**What this task involves:** Reproduce every item below word for word, changing nothing.

**Input for this task:**
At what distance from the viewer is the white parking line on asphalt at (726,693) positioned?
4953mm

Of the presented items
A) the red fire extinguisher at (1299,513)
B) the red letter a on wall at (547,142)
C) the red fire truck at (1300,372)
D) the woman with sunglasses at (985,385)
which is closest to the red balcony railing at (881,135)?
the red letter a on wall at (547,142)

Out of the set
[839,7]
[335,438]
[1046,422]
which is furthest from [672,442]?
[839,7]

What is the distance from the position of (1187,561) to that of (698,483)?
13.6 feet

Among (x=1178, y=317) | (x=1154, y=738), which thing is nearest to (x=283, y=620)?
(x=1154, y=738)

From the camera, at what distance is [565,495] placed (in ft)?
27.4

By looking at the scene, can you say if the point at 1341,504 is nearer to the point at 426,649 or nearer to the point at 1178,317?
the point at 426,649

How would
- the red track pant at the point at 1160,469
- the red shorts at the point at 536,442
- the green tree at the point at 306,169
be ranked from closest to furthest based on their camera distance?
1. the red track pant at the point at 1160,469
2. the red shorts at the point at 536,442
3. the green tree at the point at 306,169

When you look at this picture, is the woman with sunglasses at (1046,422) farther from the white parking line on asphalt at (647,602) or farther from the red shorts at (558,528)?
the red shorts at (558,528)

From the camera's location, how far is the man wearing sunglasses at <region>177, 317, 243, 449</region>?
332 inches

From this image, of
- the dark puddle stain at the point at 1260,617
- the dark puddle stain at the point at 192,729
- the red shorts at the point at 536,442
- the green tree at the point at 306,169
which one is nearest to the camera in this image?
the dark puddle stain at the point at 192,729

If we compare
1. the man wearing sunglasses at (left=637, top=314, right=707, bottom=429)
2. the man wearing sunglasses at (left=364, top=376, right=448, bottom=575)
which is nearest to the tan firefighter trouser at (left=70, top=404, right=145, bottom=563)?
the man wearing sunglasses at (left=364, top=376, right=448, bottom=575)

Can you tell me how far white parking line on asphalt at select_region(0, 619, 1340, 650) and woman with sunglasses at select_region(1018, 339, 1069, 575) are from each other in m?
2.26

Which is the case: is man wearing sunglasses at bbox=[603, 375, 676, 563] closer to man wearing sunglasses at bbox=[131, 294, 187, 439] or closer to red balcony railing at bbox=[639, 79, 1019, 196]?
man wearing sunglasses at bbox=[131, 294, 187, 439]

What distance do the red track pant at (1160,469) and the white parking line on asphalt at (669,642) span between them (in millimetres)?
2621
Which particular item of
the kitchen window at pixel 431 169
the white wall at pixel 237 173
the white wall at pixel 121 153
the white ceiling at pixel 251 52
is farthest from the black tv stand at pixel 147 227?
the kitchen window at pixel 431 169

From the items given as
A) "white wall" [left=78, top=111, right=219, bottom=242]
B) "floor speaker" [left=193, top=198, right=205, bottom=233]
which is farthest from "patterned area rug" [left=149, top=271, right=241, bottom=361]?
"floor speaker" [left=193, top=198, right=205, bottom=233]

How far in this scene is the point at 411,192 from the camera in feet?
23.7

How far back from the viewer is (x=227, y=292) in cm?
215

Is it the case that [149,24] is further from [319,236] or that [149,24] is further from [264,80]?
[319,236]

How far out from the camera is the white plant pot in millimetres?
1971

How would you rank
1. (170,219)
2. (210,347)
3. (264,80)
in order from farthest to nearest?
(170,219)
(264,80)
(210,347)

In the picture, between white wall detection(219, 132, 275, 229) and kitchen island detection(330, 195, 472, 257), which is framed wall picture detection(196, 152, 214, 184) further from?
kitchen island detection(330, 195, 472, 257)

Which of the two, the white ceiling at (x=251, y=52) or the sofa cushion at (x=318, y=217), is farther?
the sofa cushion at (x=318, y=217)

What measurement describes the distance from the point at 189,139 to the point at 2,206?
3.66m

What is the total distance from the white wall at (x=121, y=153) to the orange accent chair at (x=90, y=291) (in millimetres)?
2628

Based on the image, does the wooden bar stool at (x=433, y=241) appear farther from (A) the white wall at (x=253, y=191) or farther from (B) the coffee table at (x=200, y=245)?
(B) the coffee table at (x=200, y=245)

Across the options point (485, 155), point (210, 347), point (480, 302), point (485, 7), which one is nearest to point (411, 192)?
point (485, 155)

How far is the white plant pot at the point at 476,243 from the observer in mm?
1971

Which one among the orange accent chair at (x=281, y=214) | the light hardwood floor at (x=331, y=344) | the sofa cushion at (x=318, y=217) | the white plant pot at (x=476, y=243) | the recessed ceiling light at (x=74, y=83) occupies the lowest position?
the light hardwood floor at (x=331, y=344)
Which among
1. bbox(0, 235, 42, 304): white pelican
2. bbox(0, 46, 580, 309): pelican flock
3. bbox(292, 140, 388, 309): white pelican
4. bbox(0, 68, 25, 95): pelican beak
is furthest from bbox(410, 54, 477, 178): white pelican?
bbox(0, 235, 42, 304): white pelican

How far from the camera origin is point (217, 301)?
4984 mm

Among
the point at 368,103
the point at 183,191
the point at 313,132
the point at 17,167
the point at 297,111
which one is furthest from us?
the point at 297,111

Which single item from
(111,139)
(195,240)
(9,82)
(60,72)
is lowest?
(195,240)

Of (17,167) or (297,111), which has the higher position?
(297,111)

**Result of the exercise:**
At what distance from the viewer is the white parking line on asphalt at (726,693) positioned?
4953mm

Of the presented items
A) the red fire extinguisher at (1299,513)
B) the red letter a on wall at (547,142)
C) the red fire truck at (1300,372)
D) the woman with sunglasses at (985,385)
which is closest to the red balcony railing at (881,135)?
the red letter a on wall at (547,142)

Out of the set
[839,7]
[335,438]
[1046,422]
which is furthest from [672,442]?
[839,7]

What is the distance from the position of (1187,561) to that of (698,483)?
13.6 feet

Among (x=1178, y=317) | (x=1154, y=738), which thing is nearest to (x=283, y=620)?
(x=1154, y=738)

From the camera, at what distance is [565,495] placed (in ft)?
27.4

By looking at the scene, can you say if the point at 1341,504 is nearer to the point at 426,649 or nearer to the point at 1178,317?
the point at 426,649

How would
- the red track pant at the point at 1160,469
- the red shorts at the point at 536,442
- the green tree at the point at 306,169
be ranked from closest to furthest based on their camera distance?
1. the red track pant at the point at 1160,469
2. the red shorts at the point at 536,442
3. the green tree at the point at 306,169

When you look at this picture, is the woman with sunglasses at (1046,422) farther from the white parking line on asphalt at (647,602) or farther from the red shorts at (558,528)?
the red shorts at (558,528)

From the camera's location, how far is the man wearing sunglasses at <region>177, 317, 243, 449</region>?
332 inches

From this image, of
- the dark puddle stain at the point at 1260,617
- the dark puddle stain at the point at 192,729
- the red shorts at the point at 536,442
- the green tree at the point at 306,169
which one is nearest to the camera in this image?
the dark puddle stain at the point at 192,729

If we compare
1. the man wearing sunglasses at (left=637, top=314, right=707, bottom=429)
2. the man wearing sunglasses at (left=364, top=376, right=448, bottom=575)
which is nearest to the tan firefighter trouser at (left=70, top=404, right=145, bottom=563)?
the man wearing sunglasses at (left=364, top=376, right=448, bottom=575)

Can you tell me how far white parking line on asphalt at select_region(0, 619, 1340, 650) and woman with sunglasses at select_region(1018, 339, 1069, 575) are from each other in m?
2.26

Which is the case: is man wearing sunglasses at bbox=[603, 375, 676, 563] closer to man wearing sunglasses at bbox=[131, 294, 187, 439] or closer to red balcony railing at bbox=[639, 79, 1019, 196]?
man wearing sunglasses at bbox=[131, 294, 187, 439]

What distance do the red track pant at (1160,469) and the white parking line on asphalt at (669,642) span between them (in millimetres)?
2621
Which particular item of
the kitchen window at pixel 431 169
the white wall at pixel 237 173
the white wall at pixel 121 153
the white ceiling at pixel 251 52
is farthest from the black tv stand at pixel 147 227?
the kitchen window at pixel 431 169

From the items given as
A) "white wall" [left=78, top=111, right=219, bottom=242]
B) "floor speaker" [left=193, top=198, right=205, bottom=233]
which is farthest from "patterned area rug" [left=149, top=271, right=241, bottom=361]?
"floor speaker" [left=193, top=198, right=205, bottom=233]

How far in this scene is the point at 411,192 from the camera in feet?
23.7

How far back from the viewer is (x=227, y=292) in cm?
215

Is it the case that [149,24] is further from [319,236] or that [149,24] is further from [264,80]?
[319,236]

How far out from the camera is the white plant pot in millimetres?
1971

How would you rank
1. (170,219)
2. (210,347)
3. (264,80)
in order from farthest to nearest?
(170,219)
(264,80)
(210,347)

In the picture, between white wall detection(219, 132, 275, 229) and kitchen island detection(330, 195, 472, 257), which is framed wall picture detection(196, 152, 214, 184) further from?
kitchen island detection(330, 195, 472, 257)

Which of the two, the white ceiling at (x=251, y=52) or the sofa cushion at (x=318, y=217), is farther?
the sofa cushion at (x=318, y=217)

What measurement describes the distance from the point at 189,139 to the point at 2,206?
3.66m

What is the total distance from the white wall at (x=121, y=153) to the orange accent chair at (x=90, y=291) (in millimetres)?
2628

Based on the image, does the wooden bar stool at (x=433, y=241) appear farther from (A) the white wall at (x=253, y=191) or farther from (B) the coffee table at (x=200, y=245)?
(B) the coffee table at (x=200, y=245)

Across the options point (485, 155), point (210, 347), point (480, 302), point (485, 7), which one is nearest to point (411, 192)?
point (485, 155)

How far is the white plant pot at the point at 476,243 from the observer in mm?
1971

Which one among the orange accent chair at (x=281, y=214) | the light hardwood floor at (x=331, y=344) | the sofa cushion at (x=318, y=217) | the white plant pot at (x=476, y=243) | the recessed ceiling light at (x=74, y=83) occupies the lowest position?
the light hardwood floor at (x=331, y=344)
Which among
1. bbox(0, 235, 42, 304): white pelican
2. bbox(0, 46, 580, 309): pelican flock
3. bbox(292, 140, 388, 309): white pelican
4. bbox(0, 68, 25, 95): pelican beak
is furthest from bbox(410, 54, 477, 178): white pelican?
bbox(0, 235, 42, 304): white pelican

How far from the camera origin is point (217, 301)?
4984 mm

Among
the point at 368,103
the point at 183,191
the point at 313,132
the point at 17,167
the point at 297,111
which one is furthest from us?
the point at 297,111

Which single item from
(111,139)
(195,240)
(9,82)
(60,72)
is lowest?
(195,240)

Of (17,167) or (297,111), which has the higher position?
(297,111)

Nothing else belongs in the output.